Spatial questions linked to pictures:
------------------------------------------------

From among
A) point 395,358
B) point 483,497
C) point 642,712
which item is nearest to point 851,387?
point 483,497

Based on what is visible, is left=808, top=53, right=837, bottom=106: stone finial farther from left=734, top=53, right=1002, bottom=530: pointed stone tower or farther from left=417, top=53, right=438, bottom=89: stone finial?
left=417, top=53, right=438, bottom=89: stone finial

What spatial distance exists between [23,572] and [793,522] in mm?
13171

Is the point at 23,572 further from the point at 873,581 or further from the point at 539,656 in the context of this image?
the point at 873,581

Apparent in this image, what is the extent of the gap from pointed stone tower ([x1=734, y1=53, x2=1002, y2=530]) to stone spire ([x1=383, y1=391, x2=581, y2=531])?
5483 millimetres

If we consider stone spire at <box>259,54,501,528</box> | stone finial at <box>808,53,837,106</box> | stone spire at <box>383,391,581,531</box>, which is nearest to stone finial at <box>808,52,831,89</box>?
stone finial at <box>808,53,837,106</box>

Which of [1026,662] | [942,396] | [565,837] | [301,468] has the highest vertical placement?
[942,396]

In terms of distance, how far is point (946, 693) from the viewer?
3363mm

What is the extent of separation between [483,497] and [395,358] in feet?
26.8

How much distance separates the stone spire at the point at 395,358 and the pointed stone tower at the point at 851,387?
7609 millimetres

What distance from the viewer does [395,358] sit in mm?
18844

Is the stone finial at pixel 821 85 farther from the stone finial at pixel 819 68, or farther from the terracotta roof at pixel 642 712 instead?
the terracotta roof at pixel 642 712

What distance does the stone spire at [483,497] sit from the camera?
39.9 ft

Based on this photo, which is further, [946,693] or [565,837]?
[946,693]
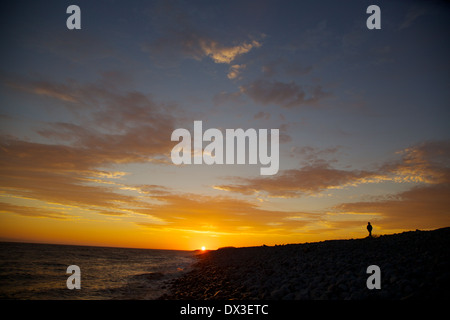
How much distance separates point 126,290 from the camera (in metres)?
19.1

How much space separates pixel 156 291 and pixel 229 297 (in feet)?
29.7
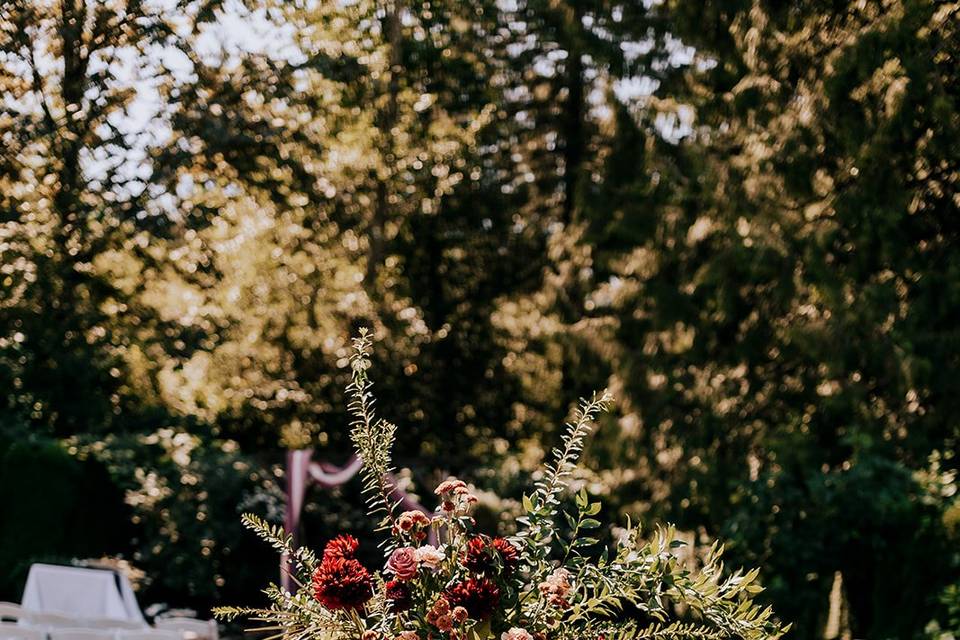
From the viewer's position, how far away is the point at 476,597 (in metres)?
2.75

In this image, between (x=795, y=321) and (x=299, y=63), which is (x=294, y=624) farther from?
(x=299, y=63)

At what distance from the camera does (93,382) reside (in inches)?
604

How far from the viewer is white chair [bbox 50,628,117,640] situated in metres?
6.68

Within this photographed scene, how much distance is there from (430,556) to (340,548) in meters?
0.22

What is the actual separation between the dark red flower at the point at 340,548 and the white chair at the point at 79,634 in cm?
429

------------------------------------------------

▶ **Exercise prompt**: Copy all the items above word for word, leaving out the pictures.

▶ **Finished task**:
From among
A) point 395,358
B) point 483,497
C) point 642,712
which item is nearest to point 851,387?
point 483,497

Based on what is visible, is left=808, top=53, right=837, bottom=106: stone finial farther from left=734, top=53, right=1002, bottom=530: pointed stone tower or farther from left=417, top=53, right=438, bottom=89: stone finial?
left=417, top=53, right=438, bottom=89: stone finial

What spatial distance exists between [23,572] and [793,522] in mm?
13171

Is the point at 23,572 further from the point at 873,581 or further from the point at 539,656 in the context of this image?
the point at 873,581

Apparent in this image, what is the extent of the gap from pointed stone tower ([x1=734, y1=53, x2=1002, y2=530]) to stone spire ([x1=383, y1=391, x2=581, y2=531])?
5483 millimetres

If we consider stone spire at <box>259,54,501,528</box> | stone finial at <box>808,53,837,106</box> | stone spire at <box>383,391,581,531</box>, which is nearest to stone finial at <box>808,52,831,89</box>?
stone finial at <box>808,53,837,106</box>

Which of [1026,662] | [942,396] | [565,837] | [301,468] has the highest vertical placement?
[942,396]

In terms of distance, how far is point (946, 693) from the viewer?
3363mm

What is the extent of separation between [483,497] and [395,358] in feet?
26.8

How much distance separates the stone spire at the point at 395,358 and the pointed stone tower at the point at 851,387?
7609 millimetres

What distance from the viewer does [395,358] sit in mm?
18844

Is the stone finial at pixel 821 85 farther from the stone finial at pixel 819 68, or farther from the terracotta roof at pixel 642 712 instead?
the terracotta roof at pixel 642 712

What distance does the stone spire at [483,497] sit from the camera?
39.9 ft

Based on this photo, which is further, [946,693] or [565,837]?
[946,693]
How much distance separates point 126,290 from the camera (in metres)?
19.1

How much space separates pixel 156 291 and pixel 229 297 (in feet)?
29.7
From the viewer's position, how far away is the point at 476,597 (in metres)?
2.75

In this image, between (x=795, y=321) and (x=299, y=63), which is (x=294, y=624) farther from?
(x=299, y=63)

At what distance from the camera does (93,382) reside (in inches)?
604

How far from the viewer is white chair [bbox 50,628,117,640] situated in metres?
6.68

Within this photographed scene, how much distance is there from (430,556) to (340,548) in meters?
0.22

What is the actual separation between the dark red flower at the point at 340,548 and the white chair at the point at 79,634 in cm?
429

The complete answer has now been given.